Reading passage
What Music Helps You Write?

When I need to write but I'm having trouble concentrating, or transporting myself into that weird twilight head-space that makes me productive, I turn to music. I'm certain this applies not only to writing work but to lots of other mental tasks as well, but there's something about music that helps shut out the white noise of extraneous thoughts, and streamlines my ideas. That said, it has to be the right kind of music, and though I've been honing my "writing" iTunes playlist for years now, I still can't identify exactly why certain songs work so well for me and others don't. I'd love to hear what kind of music helps YOU write -- partly because I'm starting to get sick of the same 50 songs!

Here are some of the rules about what tends to work for me, and some examples.

RULE #1: no lyrics. Slight wordless vocalizations are OK, but lyrics get in the way of the words that are trying to find their way out of my brain. Nick Cave's ghostly moaning on this track from the soundtrack to The Proposition is about as much as I can take. (The whole album is great for writing, though. Especially if you happen to be writing about the desert!)

RULE #2: Something about Phillip Glass works for me. About 50% of his stuff makes my brain click into high gear -- the rest makes me want to scratch my eyeballs out. This track from Glassworks falls into the former category.

Work order
In the post about music for writing, what is the first rule for music that works? Answer from the post about music for writing alone.

Data records

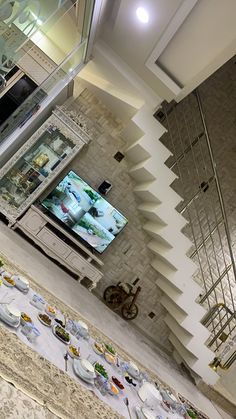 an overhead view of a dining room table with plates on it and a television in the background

...

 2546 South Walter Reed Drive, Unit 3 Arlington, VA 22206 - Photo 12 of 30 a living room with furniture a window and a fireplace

Answer below
No lyrics.